VITAL Grid could provide a balance between the avoidance and reduction of incidents, and the unnecessary and undesired warnings for cross-contamination. The system offers a tool for mapping and reducing the risk of cross-contamination and provides both manufacturers and consumers with insight into the risk of cross-contamination by using thresholds. The application of the VITAL Grid system will possibly also meet the requirements that the new Regulation sets to information on a voluntary basis (i.e. that the information is not misleading, ambiguous or confusing). It should be observed though that for the VITAL Grid system to provide the desired clarity to consumers and manufacturers and to contribute to the exclusion of the manufacturer's liability it should particularly be applied all across the industry and the allergic consumer should be familiar with the VITAL Grid system and the associated thresholds.
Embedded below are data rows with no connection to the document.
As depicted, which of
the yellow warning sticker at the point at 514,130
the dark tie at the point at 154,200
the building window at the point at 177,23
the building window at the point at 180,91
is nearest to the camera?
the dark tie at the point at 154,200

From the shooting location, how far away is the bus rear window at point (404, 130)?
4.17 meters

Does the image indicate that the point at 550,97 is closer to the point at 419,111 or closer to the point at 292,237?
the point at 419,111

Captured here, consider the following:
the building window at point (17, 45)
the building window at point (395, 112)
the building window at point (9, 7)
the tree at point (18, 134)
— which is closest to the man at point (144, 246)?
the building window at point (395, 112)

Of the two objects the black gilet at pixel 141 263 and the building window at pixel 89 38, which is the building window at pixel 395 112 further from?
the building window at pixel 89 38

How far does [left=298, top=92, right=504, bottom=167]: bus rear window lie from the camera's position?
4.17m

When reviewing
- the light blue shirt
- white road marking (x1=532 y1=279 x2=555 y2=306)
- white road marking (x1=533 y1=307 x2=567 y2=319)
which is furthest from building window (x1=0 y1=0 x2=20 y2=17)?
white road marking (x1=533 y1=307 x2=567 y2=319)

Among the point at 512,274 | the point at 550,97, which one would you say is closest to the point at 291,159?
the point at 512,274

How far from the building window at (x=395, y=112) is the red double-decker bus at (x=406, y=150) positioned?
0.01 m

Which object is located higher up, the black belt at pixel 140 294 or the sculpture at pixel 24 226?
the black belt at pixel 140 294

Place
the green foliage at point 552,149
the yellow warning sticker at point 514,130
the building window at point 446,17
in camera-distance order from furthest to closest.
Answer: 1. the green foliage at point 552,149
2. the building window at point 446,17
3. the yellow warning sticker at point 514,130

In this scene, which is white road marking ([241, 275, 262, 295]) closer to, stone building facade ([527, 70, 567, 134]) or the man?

In addition, to provide more legal certainty to manufacturers, the VITAL Grid system could be laid down by law.
Although the VITAL Grid system can provide the allergic consumer with much more guidance compared with the current 'may contain' labelling without thresholds, the application of VITAL Grid does not furnish the manufacturer - especially seeing the lack of a legal basis – with any guarantee that he cannot be held liable for an unexpected allergic reaction. VITAL Grid is a risk management and not a risk elimination tool and does therefore not offer complete safety with regard to the presence of allergens.
However, the use of the VITAL Grid system indicates that manufacturers have at any rate exercised great care in the risk analysis of cross-contamination, as well as regarding the risk information to allergic consumers. This is relevant to the question whether manufacturers can be held liable.